Excerpted passage →
• • •

Healthcare-associated meningitis

Among hospital-associated infections, healthcare-associated central nervous system infections are quite important because of high morbidity and mortality rates. The causative agents of healthcare-associated meningitis differ according to the status of immune systems and underlying diseases. The most frequent agents are Gram-negative bacilli (Pseudomonas spp., Acinetobacter spp., Escherichia coli and Klebsiella pneumoniae) and Gram-positive cocci (Staphylococcus aureus and coagulase-negative staphylococci). There are currently several problems in the treatment strategies of healthcare-associated meningitis due to a globally increasing resistance problem. Strategies targeting multidrug-resistant pathogens are especially limited 1).


Srihawan et al performed a retrospective study of adults and children with the diagnosis of healthcare associated meningitis or ventriculitis, as defined by the 2015 Centers of Disease Control and Prevention case definition, at 2 large tertiary care hospitals in Houston, Texas from July 2003 to November 2014. Patients were identified by infection control practitioners and by screening cerebrospinal fluid samples sent to the central laboratory. We collected data on demographics, clinical presentations, laboratory results, imaging studies, treatments, and outcomes. Results.  A total of 215 patients were included (166 adults and 49 children). A positive cerebrospinal fluid culture was seen in 106 (49%) patients, with the majority of the etiologies being Staphylococcus and Gram-negative rods. An adverse clinical outcome was seen in 167 patients (77.7%) and was defined as death in 20 patients (9.3%), persistent vegetative state in 31 patients (14.4%), severe disability in 77 patients (35.8%), or moderate disability in 39 patients (18.1%). On logistic regression analysis, age >45 years (adjusted odds ratio [OR], 6.47; 95% confidence interval [CI], 2.31-18.11; P ≤ .001), abnormal neurological exam (adjusted OR, 3.04; 95% CI, 1.27-7.29; P = .013), and mechanical ventilation (adjusted OR, 5.34; 95% CI, 1.51-18.92; P = .01) were associated with an adverse outcome. Conclusions.  Healthcare-associated meningitis or ventriculitis is associated with significant morbidity and mortality 2).

Bardak-Ozcem S, Sipahi OR. An updated approach to healthcare-associated meningitis. Expert Rev Anti Infect Ther. 2014 Mar;12(3):333-42. doi: 10.1586/14787210.2014.890049. Review. PubMed PMID: 24512210.
Srihawan C, Castelblanco RL, Salazar L, Wootton SH, Aguilera E, Ostrosky-Zeichner L, Sandberg DI, Choi HA, Lee K, Kitigawa R, Tandon N, Hasbun R. Clinical Characteristics and Predictors of Adverse Outcome in Adult and Pediatric Patients With Healthcare-Associated Ventriculitis and Meningitis. Open Forum Infect Dis. 2016 Apr 13;3(2):ofw077. doi: 10.1093/ofid/ofw077. eCollection 2016 Apr. PubMed PMID: 27419154.

• • •

Copy word for word everything in the healthcare-associated meningitis text from "Among hospital-associated infections, healthcare-associated" down to "especially limited 1).".

• • •

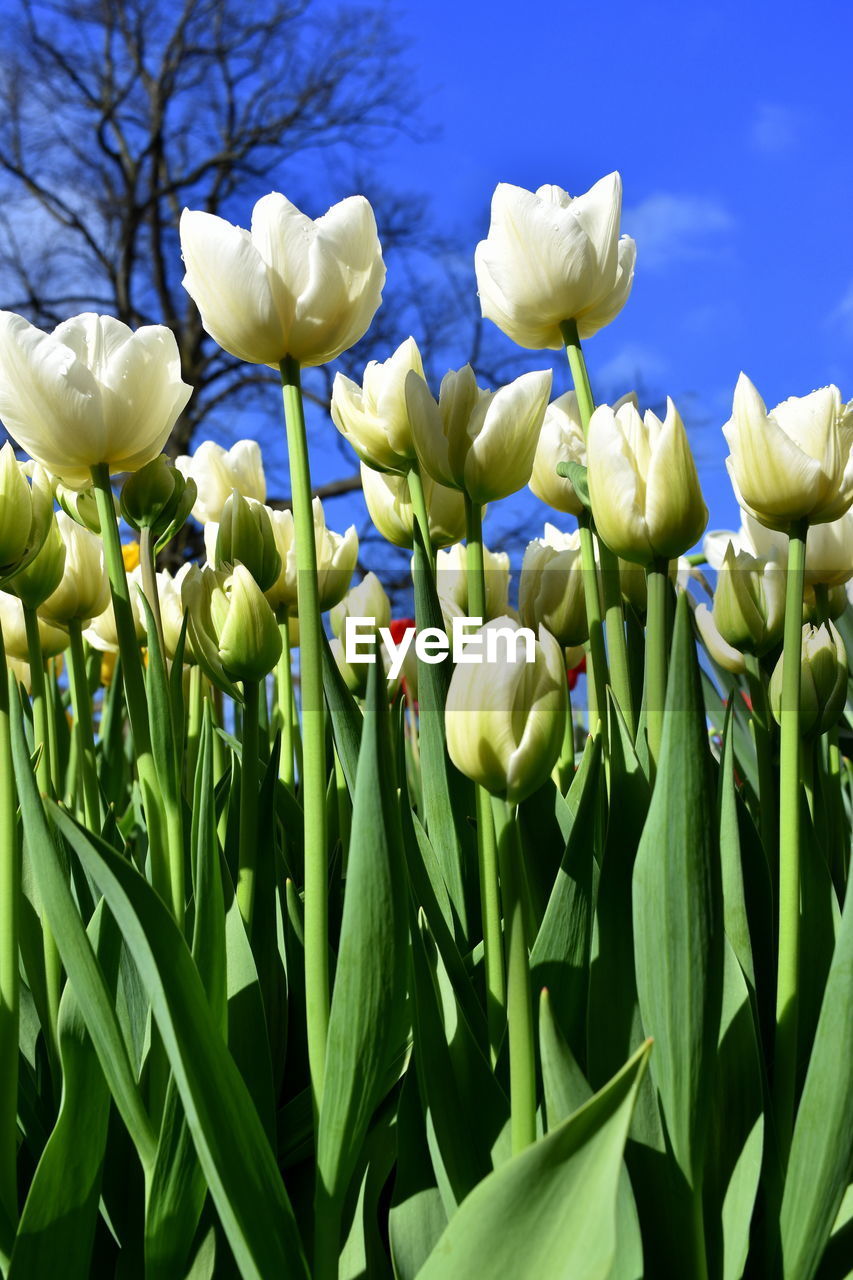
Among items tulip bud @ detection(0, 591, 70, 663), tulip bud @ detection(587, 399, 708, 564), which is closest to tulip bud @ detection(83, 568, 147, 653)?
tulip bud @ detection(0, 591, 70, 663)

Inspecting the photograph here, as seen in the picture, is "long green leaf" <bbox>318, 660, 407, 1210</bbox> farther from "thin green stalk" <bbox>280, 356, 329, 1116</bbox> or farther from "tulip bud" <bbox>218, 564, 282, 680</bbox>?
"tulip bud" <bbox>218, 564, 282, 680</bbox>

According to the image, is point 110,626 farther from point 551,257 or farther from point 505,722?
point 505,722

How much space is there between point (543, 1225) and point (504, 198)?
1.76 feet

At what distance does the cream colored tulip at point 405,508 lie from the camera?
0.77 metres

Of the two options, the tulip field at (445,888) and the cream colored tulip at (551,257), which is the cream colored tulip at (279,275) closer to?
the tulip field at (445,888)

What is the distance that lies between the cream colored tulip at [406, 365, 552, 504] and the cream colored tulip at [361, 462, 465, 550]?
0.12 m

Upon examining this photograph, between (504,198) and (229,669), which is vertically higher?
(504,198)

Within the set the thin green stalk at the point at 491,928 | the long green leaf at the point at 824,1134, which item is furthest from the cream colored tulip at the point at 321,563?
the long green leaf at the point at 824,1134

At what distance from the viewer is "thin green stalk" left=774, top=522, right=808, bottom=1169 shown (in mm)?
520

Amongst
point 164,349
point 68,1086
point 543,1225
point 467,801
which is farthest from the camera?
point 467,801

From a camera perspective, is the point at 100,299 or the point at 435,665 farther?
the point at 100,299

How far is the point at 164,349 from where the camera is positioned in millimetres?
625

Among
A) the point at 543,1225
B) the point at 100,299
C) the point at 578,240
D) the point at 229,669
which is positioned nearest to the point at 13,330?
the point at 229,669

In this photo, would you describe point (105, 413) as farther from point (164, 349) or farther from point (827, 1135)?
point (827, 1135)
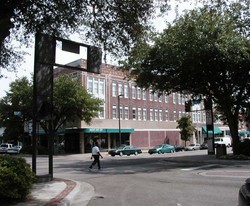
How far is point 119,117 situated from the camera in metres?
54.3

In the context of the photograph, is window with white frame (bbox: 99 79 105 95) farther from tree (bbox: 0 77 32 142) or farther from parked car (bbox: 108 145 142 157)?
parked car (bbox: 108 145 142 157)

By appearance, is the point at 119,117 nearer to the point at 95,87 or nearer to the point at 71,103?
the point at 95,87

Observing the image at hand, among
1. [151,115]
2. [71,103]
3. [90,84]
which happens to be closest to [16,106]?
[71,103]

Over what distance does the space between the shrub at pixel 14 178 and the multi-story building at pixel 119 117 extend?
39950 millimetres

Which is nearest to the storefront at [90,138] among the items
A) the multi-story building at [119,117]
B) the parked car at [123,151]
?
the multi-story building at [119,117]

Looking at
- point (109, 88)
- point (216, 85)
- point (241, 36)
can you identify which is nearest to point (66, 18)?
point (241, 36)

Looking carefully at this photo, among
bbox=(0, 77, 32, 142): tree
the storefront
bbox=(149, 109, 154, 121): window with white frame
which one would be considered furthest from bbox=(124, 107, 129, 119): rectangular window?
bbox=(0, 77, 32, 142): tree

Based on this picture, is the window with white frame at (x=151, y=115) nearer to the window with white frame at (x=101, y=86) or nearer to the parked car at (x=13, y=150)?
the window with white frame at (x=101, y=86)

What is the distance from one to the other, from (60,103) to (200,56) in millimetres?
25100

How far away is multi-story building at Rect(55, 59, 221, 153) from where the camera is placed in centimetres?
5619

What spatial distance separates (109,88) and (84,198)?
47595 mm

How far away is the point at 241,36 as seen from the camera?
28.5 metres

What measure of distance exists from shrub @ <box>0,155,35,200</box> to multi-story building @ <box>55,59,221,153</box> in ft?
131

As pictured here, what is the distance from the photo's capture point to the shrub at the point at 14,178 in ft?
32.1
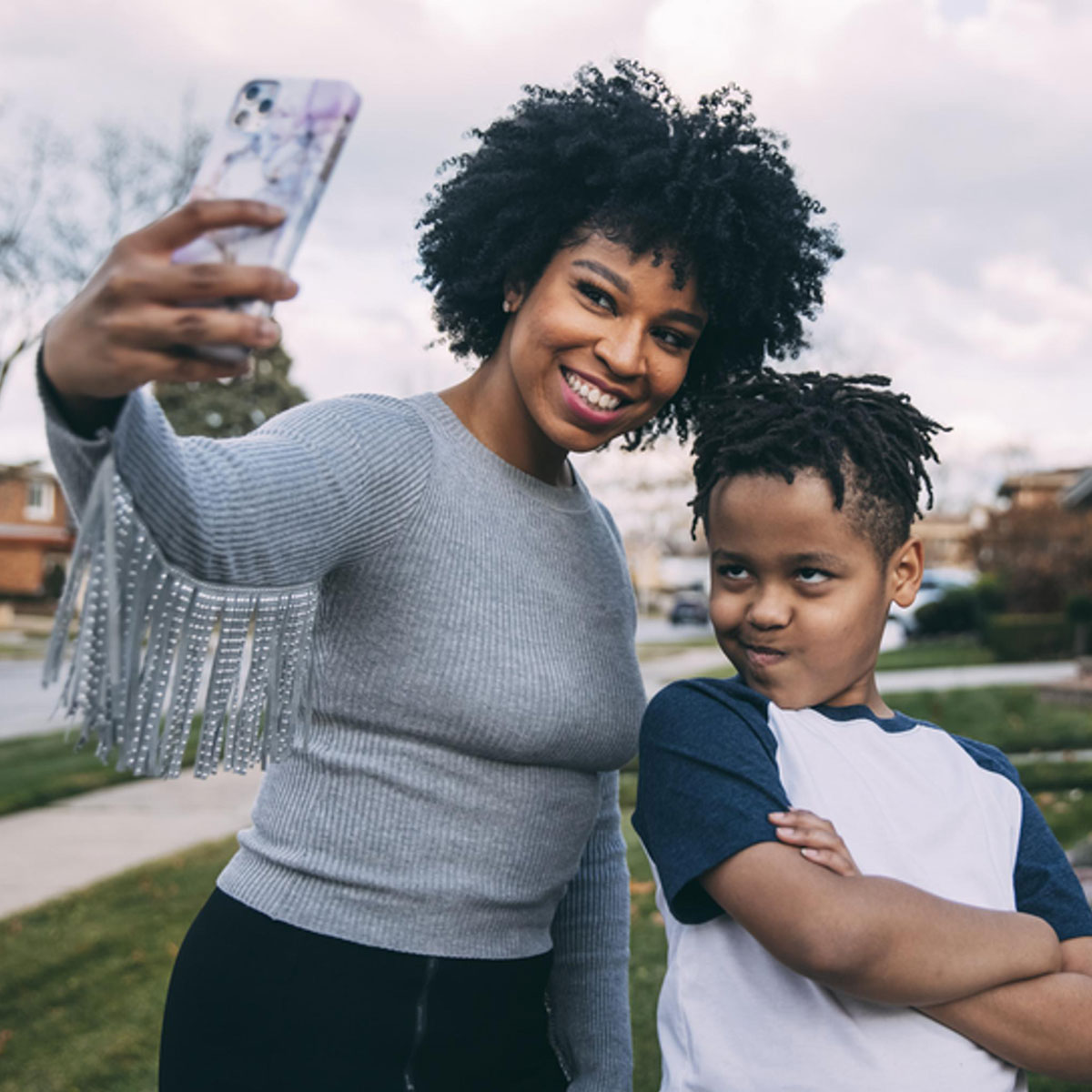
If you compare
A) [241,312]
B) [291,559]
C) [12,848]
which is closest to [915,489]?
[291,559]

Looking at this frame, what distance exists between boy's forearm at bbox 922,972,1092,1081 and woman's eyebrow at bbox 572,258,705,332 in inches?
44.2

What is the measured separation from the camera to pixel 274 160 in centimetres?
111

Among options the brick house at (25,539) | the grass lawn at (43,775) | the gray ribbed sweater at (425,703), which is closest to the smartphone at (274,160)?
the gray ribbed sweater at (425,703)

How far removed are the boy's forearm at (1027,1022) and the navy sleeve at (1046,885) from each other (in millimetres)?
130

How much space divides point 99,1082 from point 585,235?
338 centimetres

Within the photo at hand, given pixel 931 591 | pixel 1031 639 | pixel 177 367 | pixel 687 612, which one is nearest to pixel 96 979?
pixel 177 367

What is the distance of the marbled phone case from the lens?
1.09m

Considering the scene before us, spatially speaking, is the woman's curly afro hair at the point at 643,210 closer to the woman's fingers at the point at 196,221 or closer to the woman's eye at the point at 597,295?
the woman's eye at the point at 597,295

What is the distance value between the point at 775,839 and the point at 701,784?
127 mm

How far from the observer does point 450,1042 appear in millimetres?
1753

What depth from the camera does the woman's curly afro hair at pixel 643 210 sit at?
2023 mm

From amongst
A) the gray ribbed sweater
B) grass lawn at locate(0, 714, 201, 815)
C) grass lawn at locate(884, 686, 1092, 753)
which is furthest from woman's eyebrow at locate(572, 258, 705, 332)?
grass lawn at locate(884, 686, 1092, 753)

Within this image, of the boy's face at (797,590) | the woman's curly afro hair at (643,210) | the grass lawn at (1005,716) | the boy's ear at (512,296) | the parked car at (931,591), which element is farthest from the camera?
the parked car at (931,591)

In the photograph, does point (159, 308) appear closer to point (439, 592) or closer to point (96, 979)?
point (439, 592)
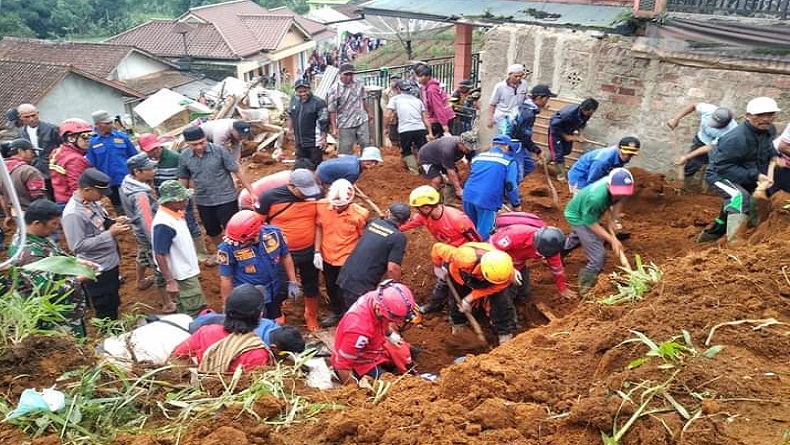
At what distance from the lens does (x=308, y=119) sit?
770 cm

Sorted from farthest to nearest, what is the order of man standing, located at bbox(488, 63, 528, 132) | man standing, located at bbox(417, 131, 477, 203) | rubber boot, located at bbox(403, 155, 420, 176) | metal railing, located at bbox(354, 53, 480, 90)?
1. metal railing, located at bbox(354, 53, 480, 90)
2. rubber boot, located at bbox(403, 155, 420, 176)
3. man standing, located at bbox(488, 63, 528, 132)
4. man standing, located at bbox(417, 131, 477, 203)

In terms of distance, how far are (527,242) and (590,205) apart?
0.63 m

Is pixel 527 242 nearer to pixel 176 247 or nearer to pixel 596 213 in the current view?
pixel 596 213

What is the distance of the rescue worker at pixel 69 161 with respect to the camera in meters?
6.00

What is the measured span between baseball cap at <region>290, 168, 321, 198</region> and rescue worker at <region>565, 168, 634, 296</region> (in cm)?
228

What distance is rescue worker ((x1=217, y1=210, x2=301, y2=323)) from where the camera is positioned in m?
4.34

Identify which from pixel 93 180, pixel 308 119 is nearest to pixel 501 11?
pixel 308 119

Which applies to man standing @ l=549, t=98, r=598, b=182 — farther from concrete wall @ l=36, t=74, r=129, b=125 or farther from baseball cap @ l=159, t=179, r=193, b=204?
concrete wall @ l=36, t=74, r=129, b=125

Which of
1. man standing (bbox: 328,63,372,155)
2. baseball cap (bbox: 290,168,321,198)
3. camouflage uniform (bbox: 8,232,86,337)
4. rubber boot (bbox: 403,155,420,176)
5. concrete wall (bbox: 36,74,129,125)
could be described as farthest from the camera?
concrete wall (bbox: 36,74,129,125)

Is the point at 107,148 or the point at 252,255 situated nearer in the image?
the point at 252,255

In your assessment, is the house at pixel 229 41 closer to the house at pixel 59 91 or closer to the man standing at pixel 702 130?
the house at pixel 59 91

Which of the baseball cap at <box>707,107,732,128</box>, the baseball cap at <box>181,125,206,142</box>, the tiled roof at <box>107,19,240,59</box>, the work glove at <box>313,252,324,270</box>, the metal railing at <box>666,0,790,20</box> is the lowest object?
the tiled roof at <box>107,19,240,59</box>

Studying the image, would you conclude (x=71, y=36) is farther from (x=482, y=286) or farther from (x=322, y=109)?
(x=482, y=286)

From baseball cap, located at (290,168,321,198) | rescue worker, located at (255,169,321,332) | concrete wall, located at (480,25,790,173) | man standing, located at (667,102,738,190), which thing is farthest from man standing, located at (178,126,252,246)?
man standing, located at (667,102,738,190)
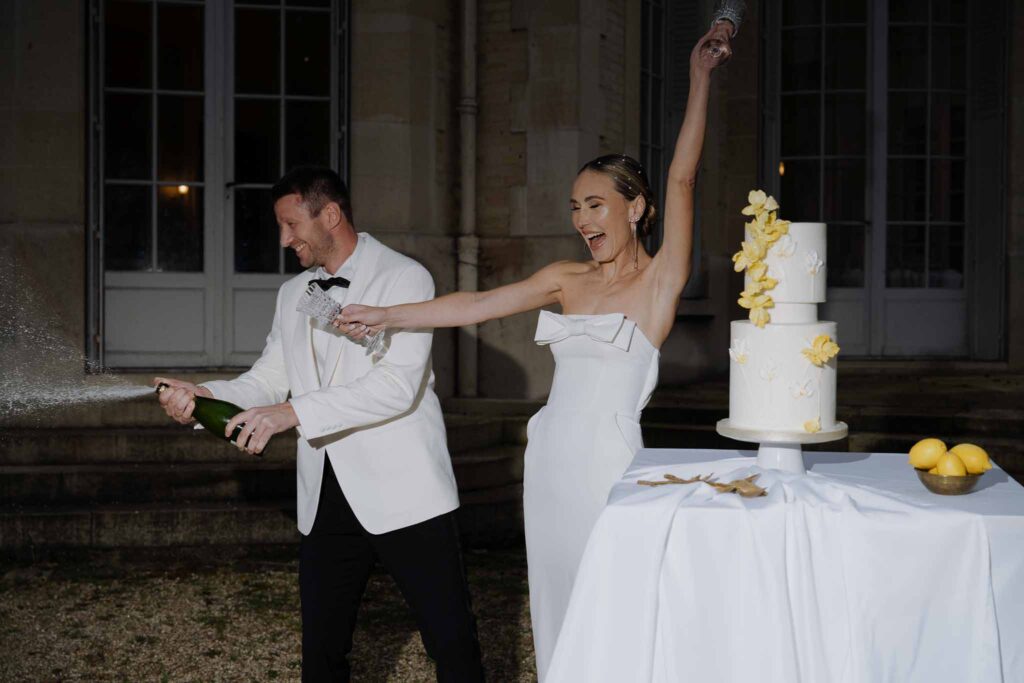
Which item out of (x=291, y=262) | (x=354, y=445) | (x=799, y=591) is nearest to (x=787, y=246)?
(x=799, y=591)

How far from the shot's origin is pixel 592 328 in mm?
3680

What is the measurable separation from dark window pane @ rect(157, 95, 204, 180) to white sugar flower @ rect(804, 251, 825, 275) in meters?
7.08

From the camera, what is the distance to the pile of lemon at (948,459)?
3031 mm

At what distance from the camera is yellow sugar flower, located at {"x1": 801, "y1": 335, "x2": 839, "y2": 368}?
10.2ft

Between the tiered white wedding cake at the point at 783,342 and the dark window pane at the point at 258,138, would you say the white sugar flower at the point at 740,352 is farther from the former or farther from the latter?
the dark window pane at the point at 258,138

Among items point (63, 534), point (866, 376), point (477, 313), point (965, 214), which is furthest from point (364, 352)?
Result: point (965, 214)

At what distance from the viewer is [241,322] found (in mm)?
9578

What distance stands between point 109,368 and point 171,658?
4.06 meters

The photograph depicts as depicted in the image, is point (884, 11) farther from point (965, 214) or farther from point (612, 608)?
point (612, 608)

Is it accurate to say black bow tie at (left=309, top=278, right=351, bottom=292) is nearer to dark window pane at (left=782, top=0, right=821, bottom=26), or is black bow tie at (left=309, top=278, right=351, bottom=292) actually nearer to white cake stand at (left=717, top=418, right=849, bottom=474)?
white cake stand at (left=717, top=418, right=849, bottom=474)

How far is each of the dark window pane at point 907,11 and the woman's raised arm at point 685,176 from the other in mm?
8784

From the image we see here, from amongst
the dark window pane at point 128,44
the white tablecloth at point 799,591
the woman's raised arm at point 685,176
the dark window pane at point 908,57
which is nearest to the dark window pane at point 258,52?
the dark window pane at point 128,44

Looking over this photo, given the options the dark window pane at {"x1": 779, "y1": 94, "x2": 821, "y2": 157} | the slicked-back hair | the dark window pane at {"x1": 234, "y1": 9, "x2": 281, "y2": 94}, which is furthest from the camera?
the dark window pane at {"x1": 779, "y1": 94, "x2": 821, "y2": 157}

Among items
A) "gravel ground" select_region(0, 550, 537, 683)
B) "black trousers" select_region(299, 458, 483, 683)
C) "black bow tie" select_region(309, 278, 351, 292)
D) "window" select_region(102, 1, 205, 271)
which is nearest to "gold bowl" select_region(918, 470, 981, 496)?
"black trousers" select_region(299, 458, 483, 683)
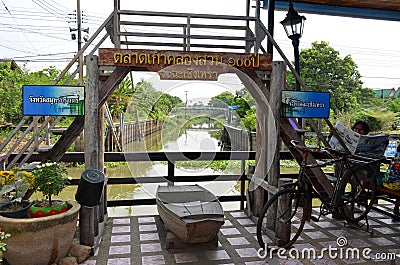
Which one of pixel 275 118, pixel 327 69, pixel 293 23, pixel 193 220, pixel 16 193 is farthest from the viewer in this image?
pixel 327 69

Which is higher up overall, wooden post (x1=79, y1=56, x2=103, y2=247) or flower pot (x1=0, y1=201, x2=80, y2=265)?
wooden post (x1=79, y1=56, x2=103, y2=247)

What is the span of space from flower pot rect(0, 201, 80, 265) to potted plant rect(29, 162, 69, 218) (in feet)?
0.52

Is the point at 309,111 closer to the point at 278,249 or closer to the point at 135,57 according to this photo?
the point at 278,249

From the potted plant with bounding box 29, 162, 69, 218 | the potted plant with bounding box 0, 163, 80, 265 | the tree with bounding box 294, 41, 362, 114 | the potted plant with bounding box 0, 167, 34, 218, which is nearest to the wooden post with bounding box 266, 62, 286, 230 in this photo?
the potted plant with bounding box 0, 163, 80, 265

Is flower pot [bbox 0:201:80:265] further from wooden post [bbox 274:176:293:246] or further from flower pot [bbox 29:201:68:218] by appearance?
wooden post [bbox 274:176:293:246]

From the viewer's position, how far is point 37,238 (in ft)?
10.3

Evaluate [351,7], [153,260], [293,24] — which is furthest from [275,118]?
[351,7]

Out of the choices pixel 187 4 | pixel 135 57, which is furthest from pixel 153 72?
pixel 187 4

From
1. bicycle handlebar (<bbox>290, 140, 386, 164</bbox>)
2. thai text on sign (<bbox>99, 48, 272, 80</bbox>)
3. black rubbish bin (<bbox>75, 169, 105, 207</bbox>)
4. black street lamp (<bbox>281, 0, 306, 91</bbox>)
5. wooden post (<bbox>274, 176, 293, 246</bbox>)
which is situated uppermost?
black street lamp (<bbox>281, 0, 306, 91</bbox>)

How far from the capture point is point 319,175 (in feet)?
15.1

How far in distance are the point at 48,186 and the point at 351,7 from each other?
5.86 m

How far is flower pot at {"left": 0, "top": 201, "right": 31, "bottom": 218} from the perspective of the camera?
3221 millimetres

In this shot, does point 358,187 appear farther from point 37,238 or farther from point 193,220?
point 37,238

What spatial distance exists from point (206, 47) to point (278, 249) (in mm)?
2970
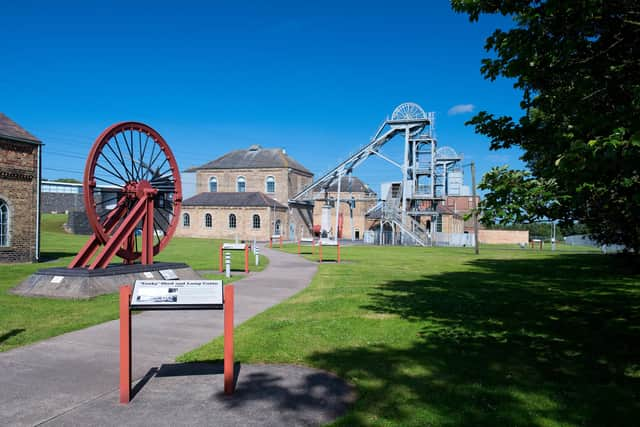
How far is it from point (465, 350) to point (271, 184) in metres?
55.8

• • •

Response area →
Among hospital-associated infections, healthcare-associated central nervous system infections are quite important because of high morbidity and mortality rates. The causative agents of healthcare-associated meningitis differ according to the status of immune systems and underlying diseases. The most frequent agents are Gram-negative bacilli (Pseudomonas spp., Acinetobacter spp., Escherichia coli and Klebsiella pneumoniae) and Gram-positive cocci (Staphylococcus aureus and coagulase-negative staphylococci). There are currently several problems in the treatment strategies of healthcare-associated meningitis due to a globally increasing resistance problem. Strategies targeting multidrug-resistant pathogens are especially limited 1).